- [Challenge]: Quote every line of the listing below word for word.

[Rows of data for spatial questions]
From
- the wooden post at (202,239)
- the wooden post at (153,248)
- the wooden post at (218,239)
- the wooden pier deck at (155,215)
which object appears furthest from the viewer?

- [Task solution]:
From
- the wooden post at (202,239)
- the wooden post at (153,248)
- the wooden post at (218,239)
- the wooden pier deck at (155,215)
which object appears furthest from the viewer?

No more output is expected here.